• DOCUMENT:
────────

Article 2
De la pauvreté que les Frères doivent garder, et du renoncement à toute sorte de propriété
Comme il est expressément porté dans la Règle, chap. 6, que les Frères n’aient rien en propre, ni maison, ni lieu, ni aucune autre chose ; ce qui doit être observé tant en particulier qu’en commun, ainsi que Grégoire IX et quelques autres de nos prédécesseurs l’ont déclaré ; et comme il s’est trouvé des gens dépourvus de raison, qui ont entrepris de décrier et d’empoisonner par leurs artifices et par leurs calomnies un renoncement si parfait. Pour empêcher que la haute perfection des Frères ne soit obscurcie et altérée par les mauvais discours de ces gens-là.
Nous déclarons que le renoncement à toute sorte de propriété, tant en particulier qu’en commun, fait pour l’amour de Dieu, est méritoire et saint, que Jésus-Christ l’a enseigné par ses discours et autorisé par son exemple, lorsqu’il a montré le chemin de la perfection : que les premiers fondateurs de l’Église du Christ militant l’ont puisé dans cette source sacrée, et qu’ensuite ils l’ont fait couler dans toute sa pureté, par leur vie et par leur doctrine, comme par autant de canaux, jusqu’à ceux qui veulent mener une vie parfaite.

────────

• CONSIGNE: Extrayez le document ci-dessus sur la pauvreté des Frères et recopiez-le en entier, sans en changer un seul mot.

• DONNÉES FOURNIES:
────────

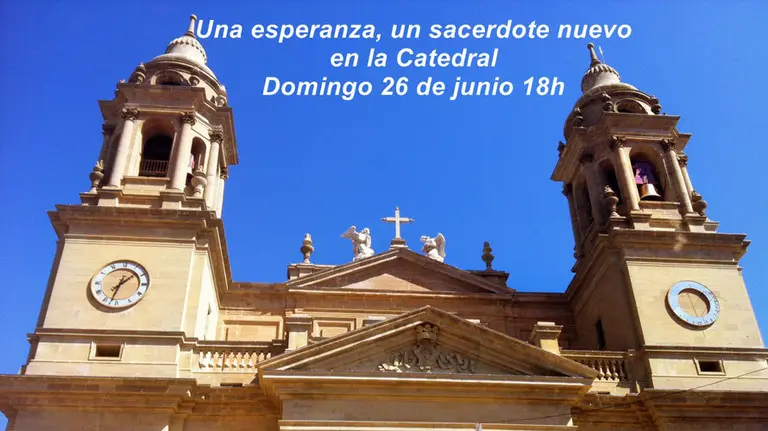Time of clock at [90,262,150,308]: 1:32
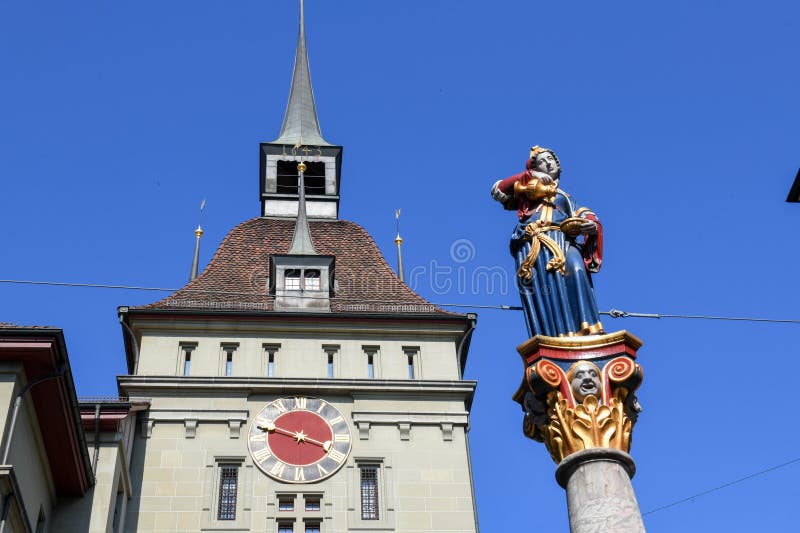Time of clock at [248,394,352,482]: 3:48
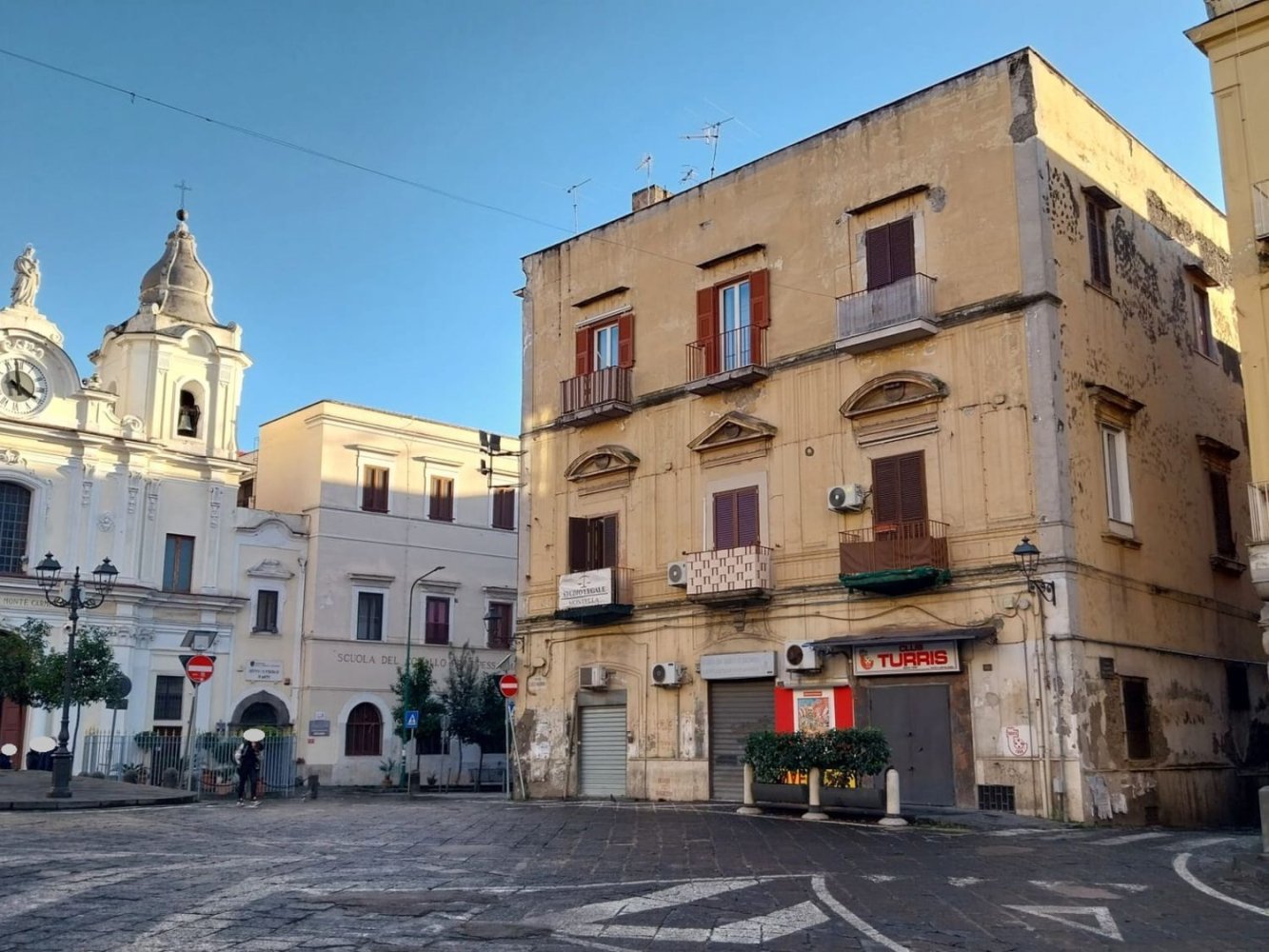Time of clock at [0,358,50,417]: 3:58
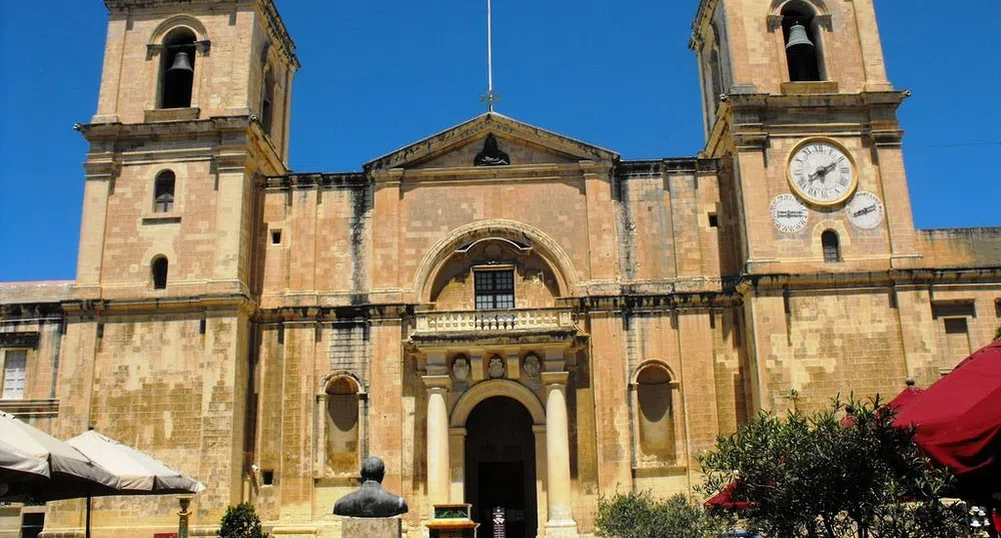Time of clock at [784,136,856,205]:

────────

• RÉPONSE:
Article 2
De la pauvreté que les Frères doivent garder, et du renoncement à toute sorte de propriété
Comme il est expressément porté dans la Règle, chap. 6, que les Frères n’aient rien en propre, ni maison, ni lieu, ni aucune autre chose ; ce qui doit être observé tant en particulier qu’en commun, ainsi que Grégoire IX et quelques autres de nos prédécesseurs l’ont déclaré ; et comme il s’est trouvé des gens dépourvus de raison, qui ont entrepris de décrier et d’empoisonner par leurs artifices et par leurs calomnies un renoncement si parfait. Pour empêcher que la haute perfection des Frères ne soit obscurcie et altérée par les mauvais discours de ces gens-là.
Nous déclarons que le renoncement à toute sorte de propriété, tant en particulier qu’en commun, fait pour l’amour de Dieu, est méritoire et saint, que Jésus-Christ l’a enseigné par ses discours et autorisé par son exemple, lorsqu’il a montré le chemin de la perfection : que les premiers fondateurs de l’Église du Christ militant l’ont puisé dans cette source sacrée, et qu’ensuite ils l’ont fait couler dans toute sa pureté, par leur vie et par leur doctrine, comme par autant de canaux, jusqu’à ceux qui veulent mener une vie parfaite.